Liu Zhonghua, Shen Jincheng, Barfield Richard, Schwartz Joel, Baccarelli Andrea A, Lin Xihong
Department of Statistics and Actuarial Science, University of Hong Kong.
Department of Population Health Sciences, University of Utah School of Medicine.
J Am Stat Assoc. 2022;117(537):67-81. doi: 10.1080/01621459.2021.1914634. Epub 2021 May 19.
In genome-wide epigenetic studies, it is of great scientific interest to assess whether the effect of an exposure on a clinical outcome is mediated through DNA methylations. However, statistical inference for causal mediation effects is challenged by the fact that one needs to test a large number of composite null hypotheses across the whole epigenome. Two popular tests, the Wald-type Sobel's test and the joint significant test using the traditional null distribution are underpowered and thus can miss important scientific discoveries. In this paper, we show that the null distribution of Sobel's test is not the standard normal distribution and the null distribution of the joint significant test is not uniform under the composite null of no mediation effect, especially in finite samples and under the singular point null case that the exposure has no effect on the mediator and the mediator has no effect on the outcome. Our results explain why these two tests are underpowered, and more importantly motivate us to develop a more powerful Divide-Aggregate Composite-null Test (DACT) for the composite null hypothesis of no mediation effect by leveraging epigenome-wide data. We adopted Efron's empirical null framework for assessing statistical significance of the DACT test. We showed analytically that the proposed DACT method had improved power, and could well control type I error rate. Our extensive simulation studies showed that, in finite samples, the DACT method properly controlled the type I error rate and outperformed Sobel's test and the joint significance test for detecting mediation effects. We applied the DACT method to the US Department of Veterans Affairs Normative Aging Study, an ongoing prospective cohort study which included men who were aged 21 to 80 years at entry. We identified multiple DNA methylation CpG sites that might mediate the effect of smoking on lung function with effect sizes ranging from -0.18 to -0.79 and false discovery rate controlled at level 0.05, including the CpG sites in the genes AHRR and F2RL3. Our sensitivity analysis found small residual correlations (less than 0.01) of the error terms between the outcome and mediator regressions, suggesting that our results are robust to unmeasured confounding factors.
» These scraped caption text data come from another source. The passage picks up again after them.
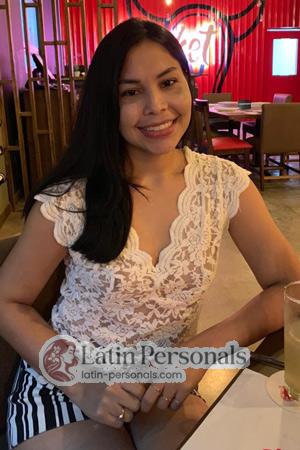 183409 - Adriana Age: 36 - Colombia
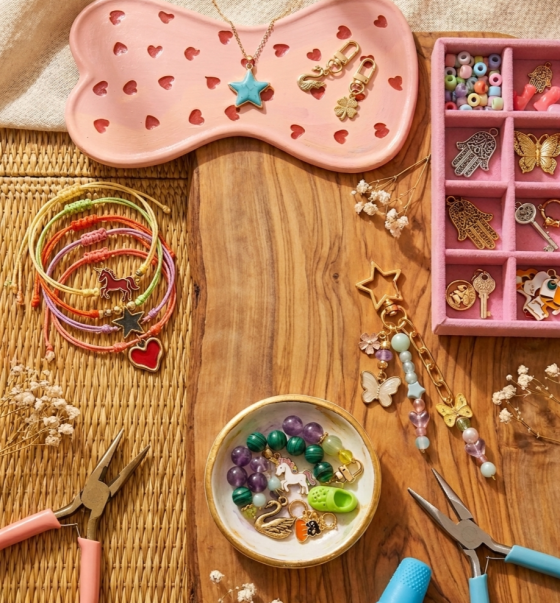 Anniversaire “Bar à Bijoux & Charms” - 5/13 ans - Paris 20e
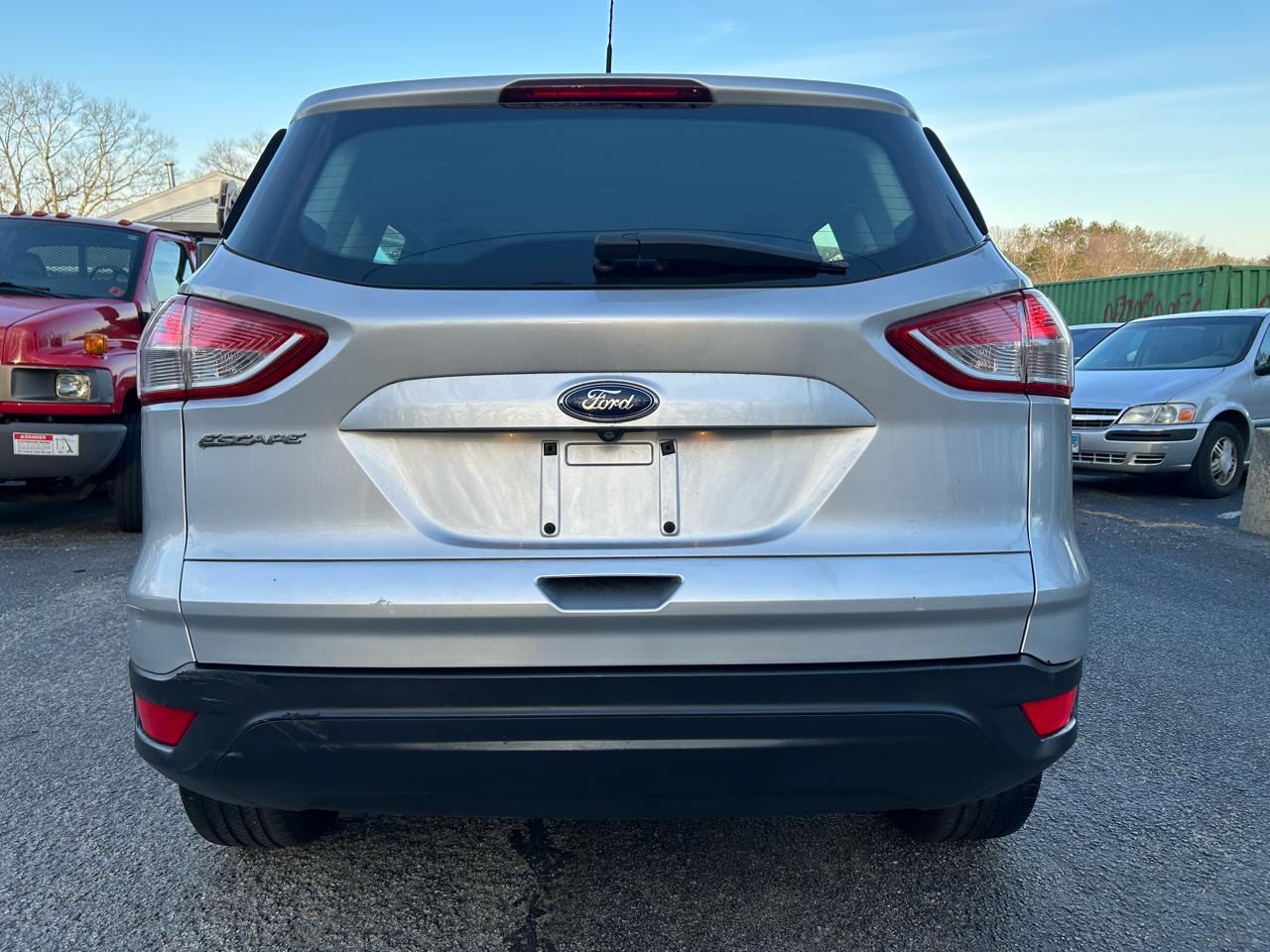 Ford Escape S FWD 2014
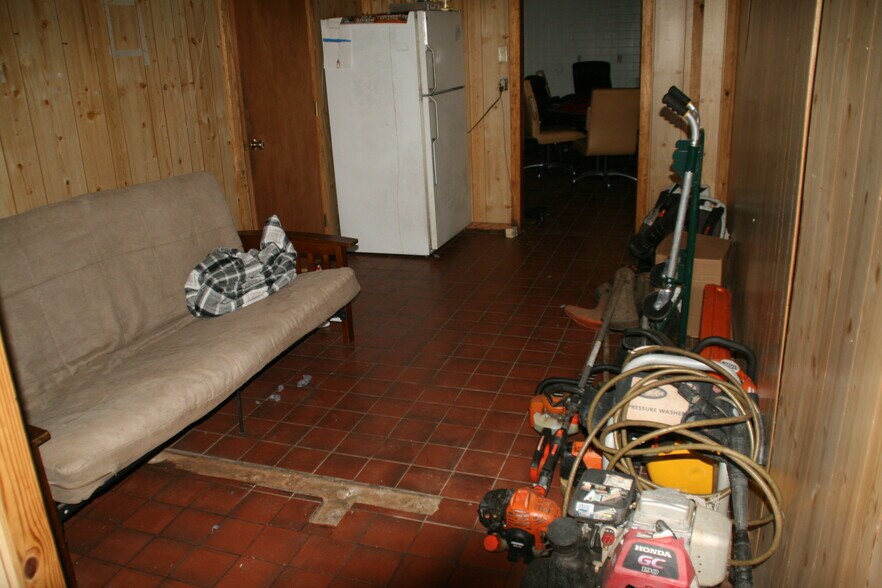 More Photos Of 1308 W Bluff St, Woodville Storefront Retail Office For Sale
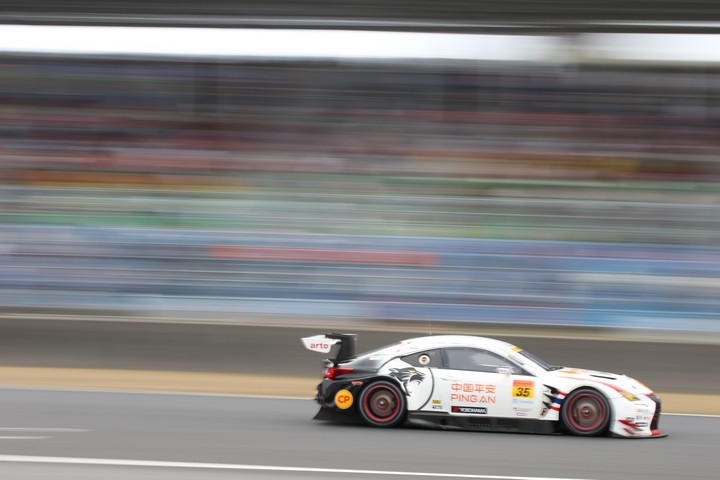 公式予選: ショーン・ウォーキンショー（arto RC F GT3）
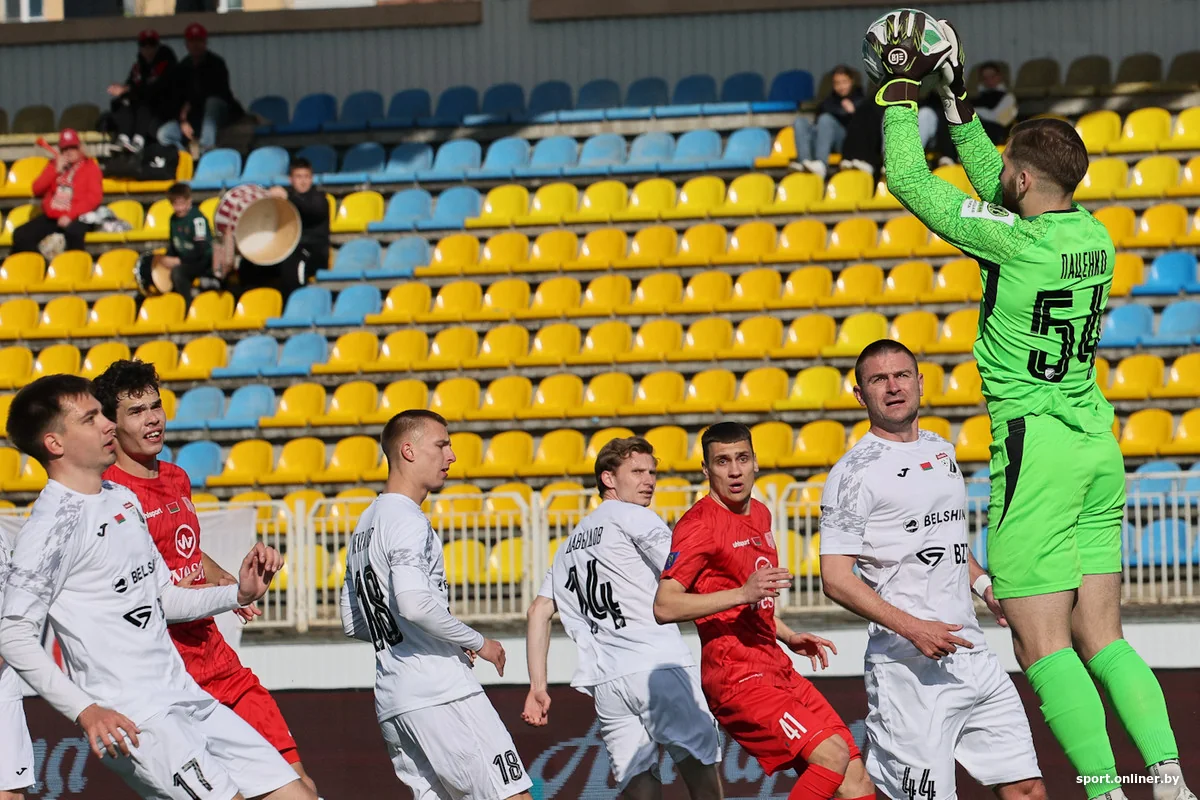 Впервые в истории: женщина стала главным арбитром матча белорусской Высшей лиги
在全基因组表观遗传学研究中,评估暴露因素对临床结局的影响是否通过DNA甲基化介导具有重大科学意义。然而,因果中介效应的统计推断面临挑战,因为需要在整个表观基因组中检验大量复合零假设。两种常用检验方法,即Wald型Sobel检验和使用传统零分布的联合显著性检验,功效不足,因此可能错过重要的科学发现。在本文中,我们表明,在无中介效应的复合零假设下,Sobel检验的零分布不是标准正态分布,联合显著性检验的零分布也不是均匀分布,特别是在有限样本以及暴露因素对中介变量无影响且中介变量对结局无影响的奇点零假设情况下。我们的结果解释了为什么这两种检验功效不足,更重要的是,促使我们利用全表观基因组数据,为无中介效应的复合零假设开发一种功效更强的分-总复合零检验(DACT)。我们采用Efron的经验零框架来评估DACT检验的统计显著性。我们通过分析表明,所提出的DACT方法提高了功效,并且能够很好地控制I型错误率。我们广泛的模拟研究表明,在有限样本中,DACT方法能够正确控制I型错误率,并且在检测中介效应方面优于Sobel检验和联合显著性检验。我们将DACT方法应用于美国退伍军人事务部规范老化研究,这是一项正在进行的前瞻性队列研究,入组时年龄在21至80岁的男性。我们确定了多个可能介导吸烟对肺功能影响的DNA甲基化CpG位点,效应大小范围为-0.18至-0.79,错误发现率控制在0.05水平,包括AHRR和F2RL3基因中的CpG位点。我们的敏感性分析发现结局回归和中介回归误差项之间的残余相关性较小(小于0.01),这表明我们的结果对于未测量的混杂因素具有稳健性。